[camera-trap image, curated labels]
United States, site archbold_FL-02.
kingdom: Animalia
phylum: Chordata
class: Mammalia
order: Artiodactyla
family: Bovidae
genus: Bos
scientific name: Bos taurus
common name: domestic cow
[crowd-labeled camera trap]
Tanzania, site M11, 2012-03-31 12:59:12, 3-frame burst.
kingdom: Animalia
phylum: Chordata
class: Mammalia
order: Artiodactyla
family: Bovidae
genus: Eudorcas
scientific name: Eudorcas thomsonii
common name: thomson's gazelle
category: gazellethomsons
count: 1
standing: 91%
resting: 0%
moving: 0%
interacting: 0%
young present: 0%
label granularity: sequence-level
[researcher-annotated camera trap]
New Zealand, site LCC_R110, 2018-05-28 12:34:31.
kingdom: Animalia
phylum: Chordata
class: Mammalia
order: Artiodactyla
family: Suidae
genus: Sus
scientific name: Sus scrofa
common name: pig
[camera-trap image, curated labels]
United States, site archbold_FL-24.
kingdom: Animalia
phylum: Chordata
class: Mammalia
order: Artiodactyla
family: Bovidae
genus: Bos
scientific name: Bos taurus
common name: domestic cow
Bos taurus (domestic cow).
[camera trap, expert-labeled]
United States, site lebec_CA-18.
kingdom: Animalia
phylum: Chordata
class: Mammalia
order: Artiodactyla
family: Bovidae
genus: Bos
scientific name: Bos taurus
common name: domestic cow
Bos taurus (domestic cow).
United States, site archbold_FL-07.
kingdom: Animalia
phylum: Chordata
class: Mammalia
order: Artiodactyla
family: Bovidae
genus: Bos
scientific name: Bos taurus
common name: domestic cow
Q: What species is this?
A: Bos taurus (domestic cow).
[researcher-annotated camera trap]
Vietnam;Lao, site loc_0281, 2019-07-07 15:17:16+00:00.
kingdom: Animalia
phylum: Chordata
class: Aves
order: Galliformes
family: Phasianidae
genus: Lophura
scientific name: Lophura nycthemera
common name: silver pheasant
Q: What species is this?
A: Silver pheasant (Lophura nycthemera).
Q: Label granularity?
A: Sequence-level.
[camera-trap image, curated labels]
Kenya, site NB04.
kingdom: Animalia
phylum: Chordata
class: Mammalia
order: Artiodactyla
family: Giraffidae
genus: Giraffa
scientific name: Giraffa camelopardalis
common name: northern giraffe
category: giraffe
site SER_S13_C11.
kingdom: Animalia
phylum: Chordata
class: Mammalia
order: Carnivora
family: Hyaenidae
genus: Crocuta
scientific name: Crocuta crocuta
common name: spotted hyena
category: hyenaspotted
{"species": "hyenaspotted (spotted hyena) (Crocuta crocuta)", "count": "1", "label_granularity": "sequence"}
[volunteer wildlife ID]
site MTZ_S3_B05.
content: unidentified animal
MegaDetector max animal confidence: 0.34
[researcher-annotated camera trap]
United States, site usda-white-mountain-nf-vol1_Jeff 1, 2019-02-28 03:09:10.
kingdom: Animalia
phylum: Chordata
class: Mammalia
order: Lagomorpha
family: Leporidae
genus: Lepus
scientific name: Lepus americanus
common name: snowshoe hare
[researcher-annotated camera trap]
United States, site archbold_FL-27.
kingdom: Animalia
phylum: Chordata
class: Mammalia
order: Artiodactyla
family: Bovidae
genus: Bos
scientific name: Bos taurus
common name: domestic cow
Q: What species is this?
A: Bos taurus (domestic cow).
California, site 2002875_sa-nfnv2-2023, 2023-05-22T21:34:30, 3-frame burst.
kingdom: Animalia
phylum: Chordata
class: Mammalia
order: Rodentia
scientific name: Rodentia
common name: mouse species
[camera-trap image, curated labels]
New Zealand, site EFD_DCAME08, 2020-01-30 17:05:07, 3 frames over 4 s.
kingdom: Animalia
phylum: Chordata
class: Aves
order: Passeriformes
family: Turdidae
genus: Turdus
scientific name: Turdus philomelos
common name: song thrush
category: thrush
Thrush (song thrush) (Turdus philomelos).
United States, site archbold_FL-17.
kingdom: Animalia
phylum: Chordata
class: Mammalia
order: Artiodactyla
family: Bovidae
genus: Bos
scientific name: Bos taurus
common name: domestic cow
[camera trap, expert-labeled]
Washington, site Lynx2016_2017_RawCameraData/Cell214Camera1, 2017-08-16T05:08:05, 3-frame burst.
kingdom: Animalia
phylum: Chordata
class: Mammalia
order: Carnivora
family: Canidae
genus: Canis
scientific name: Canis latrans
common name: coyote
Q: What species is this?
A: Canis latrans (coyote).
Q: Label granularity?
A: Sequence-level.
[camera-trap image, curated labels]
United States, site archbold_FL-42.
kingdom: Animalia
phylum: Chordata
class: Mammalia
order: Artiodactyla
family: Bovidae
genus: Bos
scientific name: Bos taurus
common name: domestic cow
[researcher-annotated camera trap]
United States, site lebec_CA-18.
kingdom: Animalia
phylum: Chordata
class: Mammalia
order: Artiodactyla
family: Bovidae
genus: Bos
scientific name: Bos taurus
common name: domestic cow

○ ○ ○ ○ ○

■ WHAT NEEDS TO BE DONE
Give the entries again in full, exactly as they were written above.

■ PROBLEM SOLUTION
[camera-trap image, curated labels]
United States, site archbold_FL-02.
kingdom: Animalia
phylum: Chordata
class: Mammalia
order: Artiodactyla
family: Bovidae
genus: Bos
scientific name: Bos taurus
common name: domestic cow
[crowd-labeled camera trap]
Tanzania, site M11, 2012-03-31 12:59:12, 3-frame burst.
kingdom: Animalia
phylum: Chordata
class: Mammalia
order: Artiodactyla
family: Bovidae
genus: Eudorcas
scientific name: Eudorcas thomsonii
common name: thomson's gazelle
category: gazellethomsons
count: 1
standing: 91%
resting: 0%
moving: 0%
interacting: 0%
young present: 0%
label granularity: sequence-level
[researcher-annotated camera trap]
New Zealand, site LCC_R110, 2018-05-28 12:34:31.
kingdom: Animalia
phylum: Chordata
class: Mammalia
order: Artiodactyla
family: Suidae
genus: Sus
scientific name: Sus scrofa
common name: pig
[camera-trap image, curated labels]
United States, site archbold_FL-24.
kingdom: Animalia
phylum: Chordata
class: Mammalia
order: Artiodactyla
family: Bovidae
genus: Bos
scientific name: Bos taurus
common name: domestic cow
Bos taurus (domestic cow).
[camera trap, expert-labeled]
United States, site lebec_CA-18.
kingdom: Animalia
phylum: Chordata
class: Mammalia
order: Artiodactyla
family: Bovidae
genus: Bos
scientific name: Bos taurus
common name: domestic cow
Bos taurus (domestic cow).
United States, site archbold_FL-07.
kingdom: Animalia
phylum: Chordata
class: Mammalia
order: Artiodactyla
family: Bovidae
genus: Bos
scientific name: Bos taurus
common name: domestic cow
Q: What species is this?
A: Bos taurus (domestic cow).
[researcher-annotated camera trap]
Vietnam;Lao, site loc_0281, 2019-07-07 15:17:16+00:00.
kingdom: Animalia
phylum: Chordata
class: Aves
order: Galliformes
family: Phasianidae
genus: Lophura
scientific name: Lophura nycthemera
common name: silver pheasant
Q: What species is this?
A: Silver pheasant (Lophura nycthemera).
Q: Label granularity?
A: Sequence-level.
[camera-trap image, curated labels]
Kenya, site NB04.
kingdom: Animalia
phylum: Chordata
class: Mammalia
order: Artiodactyla
family: Giraffidae
genus: Giraffa
scientific name: Giraffa camelopardalis
common name: northern giraffe
category: giraffe
site SER_S13_C11.
kingdom: Animalia
phylum: Chordata
class: Mammalia
order: Carnivora
family: Hyaenidae
genus: Crocuta
scientific name: Crocuta crocuta
common name: spotted hyena
category: hyenaspotted
{"species": "hyenaspotted (spotted hyena) (Crocuta crocuta)", "count": "1", "label_granularity": "sequence"}
[volunteer wildlife ID]
site MTZ_S3_B05.
content: unidentified animal
MegaDetector max animal confidence: 0.34
[researcher-annotated camera trap]
United States, site usda-white-mountain-nf-vol1_Jeff 1, 2019-02-28 03:09:10.
kingdom: Animalia
phylum: Chordata
class: Mammalia
order: Lagomorpha
family: Leporidae
genus: Lepus
scientific name: Lepus americanus
common name: snowshoe hare
[researcher-annotated camera trap]
United States, site archbold_FL-27.
kingdom: Animalia
phylum: Chordata
class: Mammalia
order: Artiodactyla
family: Bovidae
genus: Bos
scientific name: Bos taurus
common name: domestic cow
Q: What species is this?
A: Bos taurus (domestic cow).
California, site 2002875_sa-nfnv2-2023, 2023-05-22T21:34:30, 3-frame burst.
kingdom: Animalia
phylum: Chordata
class: Mammalia
order: Rodentia
scientific name: Rodentia
common name: mouse species
[camera-trap image, curated labels]
New Zealand, site EFD_DCAME08, 2020-01-30 17:05:07, 3 frames over 4 s.
kingdom: Animalia
phylum: Chordata
class: Aves
order: Passeriformes
family: Turdidae
genus: Turdus
scientific name: Turdus philomelos
common name: song thrush
category: thrush
Thrush (song thrush) (Turdus philomelos).
United States, site archbold_FL-17.
kingdom: Animalia
phylum: Chordata
class: Mammalia
order: Artiodactyla
family: Bovidae
genus: Bos
scientific name: Bos taurus
common name: domestic cow
[camera trap, expert-labeled]
Washington, site Lynx2016_2017_RawCameraData/Cell214Camera1, 2017-08-16T05:08:05, 3-frame burst.
kingdom: Animalia
phylum: Chordata
class: Mammalia
order: Carnivora
family: Canidae
genus: Canis
scientific name: Canis latrans
common name: coyote
Q: What species is this?
A: Canis latrans (coyote).
Q: Label granularity?
A: Sequence-level.
[camera-trap image, curated labels]
United States, site archbold_FL-42.
kingdom: Animalia
phylum: Chordata
class: Mammalia
order: Artiodactyla
family: Bovidae
genus: Bos
scientific name: Bos taurus
common name: domestic cow
[researcher-annotated camera trap]
United States, site lebec_CA-18.
kingdom: Animalia
phylum: Chordata
class: Mammalia
order: Artiodactyla
family: Bovidae
genus: Bos
scientific name: Bos taurus
common name: domestic cow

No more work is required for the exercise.